The best scene is the trial scene. A court-case can be riveting drama. In this case it is so. The whole fabric of lies is demolished as the prosecution’s case unravels. After that the rest is anti-climax. I do wonder if the author’s death left the ending up in the air. I found it most unsatisfactory.
I suppose one source of my unease is my rather naïve assumption about civilised behaviour. I do not move in a world of stolen identities, of computer hacking, misinformation, constant coffee and serial sex. So I fail to respond to narrative based around them. Out-of-date man, you might say. .
I know these things go on. I’m sure the Americans and the Chinese are busy trying to hack each other’s military and commercial secrets. And I doubt if we are lily-white clean. Every technological advance has its downside.
Ken and Rosemary lent me the eight disks of ‘Underbelly’, parts one and two. I had roughly the same reaction to the series. Gripping viewing. The moving image adds power to the narrative.
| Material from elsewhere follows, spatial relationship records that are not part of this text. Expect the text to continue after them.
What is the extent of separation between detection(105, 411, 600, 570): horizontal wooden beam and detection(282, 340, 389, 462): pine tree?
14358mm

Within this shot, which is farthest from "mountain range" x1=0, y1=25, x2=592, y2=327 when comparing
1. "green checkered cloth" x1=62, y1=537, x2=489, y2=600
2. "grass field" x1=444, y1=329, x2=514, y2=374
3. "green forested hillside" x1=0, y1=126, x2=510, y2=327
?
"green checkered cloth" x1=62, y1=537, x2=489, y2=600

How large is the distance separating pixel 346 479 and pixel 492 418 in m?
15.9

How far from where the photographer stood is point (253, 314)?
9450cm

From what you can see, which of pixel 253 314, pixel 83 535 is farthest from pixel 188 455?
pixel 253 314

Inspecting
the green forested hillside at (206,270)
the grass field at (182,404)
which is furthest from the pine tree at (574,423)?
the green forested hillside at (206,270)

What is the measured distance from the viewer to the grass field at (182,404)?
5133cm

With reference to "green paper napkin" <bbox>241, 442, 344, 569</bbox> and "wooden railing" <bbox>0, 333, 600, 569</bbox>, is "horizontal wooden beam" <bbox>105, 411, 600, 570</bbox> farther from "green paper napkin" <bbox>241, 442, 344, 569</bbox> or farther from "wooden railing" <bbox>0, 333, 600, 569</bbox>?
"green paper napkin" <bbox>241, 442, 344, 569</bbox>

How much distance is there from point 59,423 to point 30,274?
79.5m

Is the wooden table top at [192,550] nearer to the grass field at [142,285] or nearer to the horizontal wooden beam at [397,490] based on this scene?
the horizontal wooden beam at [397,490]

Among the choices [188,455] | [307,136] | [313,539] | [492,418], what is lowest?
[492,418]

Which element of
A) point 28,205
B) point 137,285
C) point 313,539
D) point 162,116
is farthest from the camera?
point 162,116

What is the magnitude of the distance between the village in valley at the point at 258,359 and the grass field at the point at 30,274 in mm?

Will the girl courier smuggling drugs strapped round her body get through customs? The viewer gets sucked in to willing her to get through safely, ignoring the fact, as she also does, that if she succeds, hundreds are going to suffer.
The glorification of corruption, violence, murder and drugs with sex thrown in as an incentive to action is powerful stuff. It’s not Hollywood though, it’s close to home. I know the good guys appear to have won out. But the story was not about them despite feeble efforts to portray it as such. And to play ‘The Carnival Is Over’ as the bad guys at the end face arrest was an act of bad taste, destroying positive memories of a well-loved melody.
I must say, however, the use of music in ‘Underbelly’ was striking. Life is as ever, complex.